“FONDO PER LA SICUREZZA” A BENEFICIO DELLE IMPRESE MAGGIORMENTE ESPOSTE A FATTI CRIMINOSI  

Destinatari:

Piccole imprese appartenenti a tutti i settori economici con sede o unità locale in provincia di Modena.

Gli incentivi sono rivolti con priorità alle piccole imprese aperte al pubblico con flusso di valori e moneta che esercitino l’attività in posto fisso, installino impianti di allarme antirapina collegati in video con le Forze dell’Ordine e svolgano una attività principale o secondaria, ricompresa nei seguenti codici ISTAT di classificazione delle attività economiche: 01.13, 01.19, 01.21, 01.24, 01.25, 01.4, 10.51.2, 10.61, 10.71.1, 10.73, 10.84, 11.02, 30.92, 32.1, dal 45.11 al 45.40, 46.48, 26.72.2, dal 47.11 al 47.79, dal 55.10 al 56.30, 74.20.2, 79.1, 82.99.4, 85.53.0, 92.00, dal 93.11 al 93.13, 93.29.1, 93.29.3, 95.25.0, 96.01.2, 96.02, 96.03, 96.04.1.

Spese ammissibili:

Sono ammissibili le spese di acquisto e di installazione, al netto dell’IVA, dei seguenti sistemi di sicurezza nuovi:

  1. a)  sistemi di videoallarme antirapina in grado di interagire direttamente con gli apparati in essere presso le sale e le centrali operative della Polizia di Stato e dell’Arma dei Carabinieri, conformemente ai principi predisposti dal Garante per la protezione dei dati personali in materia di videosorveglianza;
  2. b)  sistemi di videosorveglianza a circuito chiuso, sistemi antintrusione con allarme acustico e nebbiogeni;
  3. c) altri sistemi passivi quali casseforti, blindature, antitaccheggio, inferriate, vetri antisfondamento e sistemi integrati di verifica, contabilizzazione e stoccaggio denaro (l’elenco è esaustivo).

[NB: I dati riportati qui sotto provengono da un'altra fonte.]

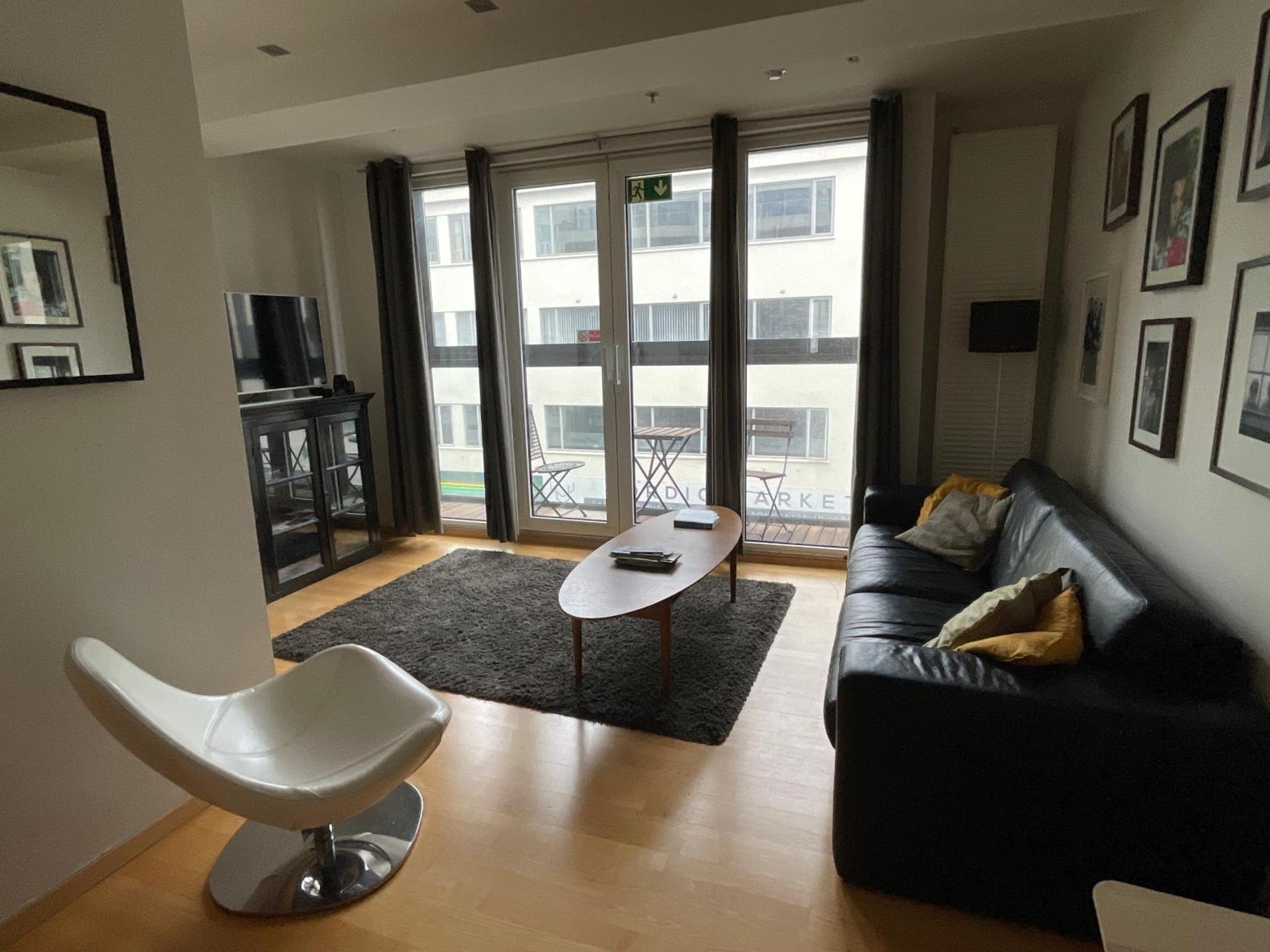 City Center Luxury Apartment Reykjavík Zewnętrze zdjęcie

Le spese devono essere sostenute dopo la presentazione della domanda di contributo. Tuttavia, per assicurare continuità all’intervento precedente, si prevede di finanziare anche investimenti effettuati a partire dal 1/1/2019 purché ammissibili.

Modalità e limiti del contributo:

Il contributo è fissato nella misura del 40% della spesa ammissibile fino ad un massimo di:

  •   2.400,00 euro per i sistemi di cui al punto a),   
  •   960,00 euro per i sistemi di cui ai punti b) e c)    

di cui il 100% a carico della Camera di Commercio.

Nel caso di Comuni aderenti all’iniziativa, il contributo complessivo aumenterà dal 40% al 50% della spesa fino ad un massimo di: 

  •   3.000,00 euro per i sistemi di cui al punto a), 
  •    1.200,00 euro per i sistemi di cui ai punti b) e c)

con onere massimo rispettivamente di 600,00 e 240,00 euro a carico del Comune. In tal caso la ripartizione delle quote a carico degli Enti sarà la seguente: Camera di Commercio 80% e Comune 20%.

Ogni impresa potrà presentare una sola domanda per una sola tipologia di sistema di sicurezza.   

Regime di aiuto:

Il contributo alle imprese si intende concesso in regime de minimis. L’aiuto concesso non è cumulabile con altri interventi pubblici agevolativi aventi ad oggetto le stesse spese.

Modalità e termini di presentazione della domanda:

Le domande di contributo, sulla base della modulistica predisposta, dovranno essere inviate, esclusivamente in modalità telematica con firma digitale del legale rappresentante dell’impresa o di un soggetto delegato dall’impresa stessa. In quest’ultimo caso dovrà essere allegata specifica procura, accompagnata da copia del documento d’identità del soggetto delegante.   

Le domande di contributo, dovranno essere inviate, esclusivamente in modalità telematica, dalle ore 10,00 del 10 settembre alle ore 20,00 del 30 settembre 2019.